Here’s the brief: create an atmospheric shot of a leading mens fragrance, based upon the product name, that evokes a feeling of adventure and escapism. As the product was Lynx ‘Africa’ I felt that a trip to the Sahara Desert was needed to create the right atmosphere.
Sadly an all expenses paid trip to the dark continent was not on the table, so I had to bring the desert to the studio.
The image was a composite of two pictures. The foreground was created in the studio using a Moroccan rug, a shower curtain, my walking boots, a genuine Tunisian drum and some real Saharan sand.
The view of the desert through the ‘tent’ opening was taken on our 2010 overland trip to the Tunisian Sahara and added into the shot in post.
Firstly the rug was draped across my work table and propped up at the rear on the right to create a backdrop for the product and a ‘blank’ area where I could latter add in the external desert shot. To add to the impression that we were sitting inside a tent I hung a semi-transparent shower curtain across the ‘entrance’. And ‘swagged’ it to add some depth.
Next came the lighting. When ‘faking’ a scene or blending two shots it is essential to ensure that the direction of light is complimentary and ‘makes sense’.
In this case I needed the light to appear as if it were coming in through the ‘tent opening’ thereby ‘backlighting’ the product, casting a graduated light along the rug and projecting the shadows of the boots and drum towards the camera. To this end I placed a strip soft box to the rear and left aimed at, approximately, 45 degrees across the scene. This simulated the daylight coming I from ‘outside’. To give greater control of the light I added a grid. This ensured that the light fell in a narrow band and ‘raked’ across the rug.
This had the effect of adding a rim light to the product, but also created a silhouette. Very artistic, but not good for advertising when you can only see the outline and can’t read the label or make out what the product is!
Inside the ‘tent’ I wanted a subdued light and so I didn’t really want to front light the product directly. I simply needed a bit of fill. To achieve this I added a large white reflector, to camera right, which bounced light from the other lights onto the front of the product. This was enough to define the product name and add a reflection in the silver parts of the label helping to make them stand out.
I always intended to ‘spot light’ the product from above and so I placed a grid spot on an overhead boom and brought this down to focus the beam just around the three objects. This helped to add relief to the items highlighting the shapes despite the fact that they were virtually all black. By bring the light towards the camera and angling it down it also brought out the colours in the logos.
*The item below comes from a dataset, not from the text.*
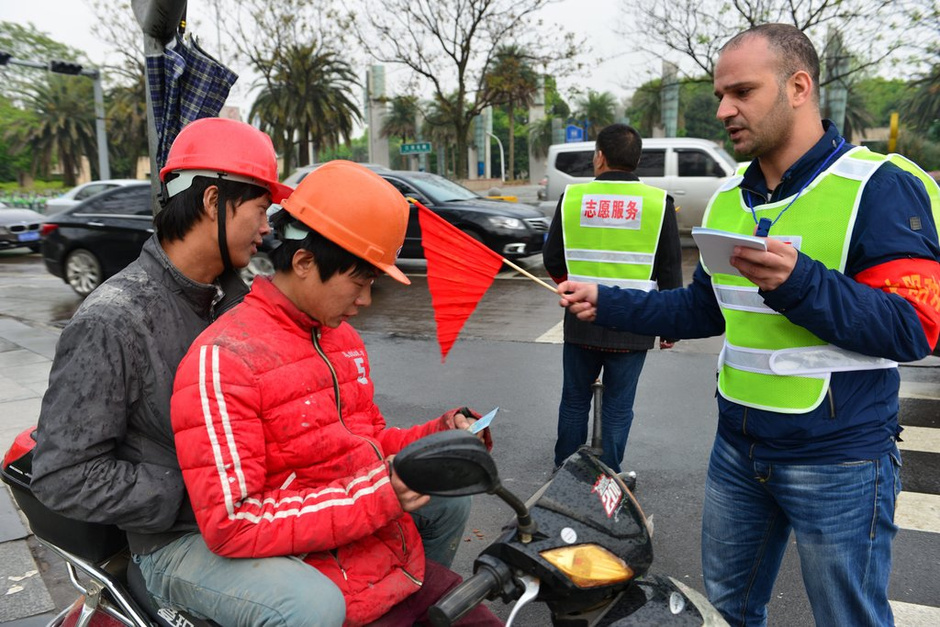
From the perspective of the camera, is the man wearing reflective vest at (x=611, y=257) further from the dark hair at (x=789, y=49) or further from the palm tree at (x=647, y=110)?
the palm tree at (x=647, y=110)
A third light was added to camera left with a large (170cm) octa softbox. This was on a very low power setting and was used to fill out the shadows and help me to control the degree of contrast and shadow to produce the deired ‘atmosphere’.
The sand, which we brought back from the desert in a tupperware container, was then poured onto the rug to create the effect that it had blown into the ‘tent’ entrance.
I took several ‘clean’ shots before adding a few ‘puffs’ of baby talcum powder into the air. The airborne particles were lit by lights and created a slightly dust atmosphere to the tent. The ‘clean’ shots meant I had reference images to use to get the products looking just right.
Once I had my images I imported them all into photoshop. Firstly I ensured that the product was as crisp and clear as possible. I removed dust specks and small imperfections on the bottles and box. Next I enhanced the colours on the logos and using the dodge and burn tools I emphasised the product names and the shapes of the bottles.
Next I imported the desert images and using a layer mask I composited it into the back of the image. As the image was in focus and sharp I had to add a degree of blurring so that blended with the depth of field in the main photo. A few tweaks with the clone brush and the sands on the carpet and sands in the desert were merged together. Surprisingly I didn’t have to do too much colour blending to get the match. Using various transparency modes I was able to show the desert through the shower curtain to make it appear more realistic.
Finally a warming filter was added to the scene behind the product and there were a few more tweaks of micro-contrast and colour vibrance.
Not a bad way to spend the last day of the year, especially as our broadband had gone down and we had no television or internet to entertain us!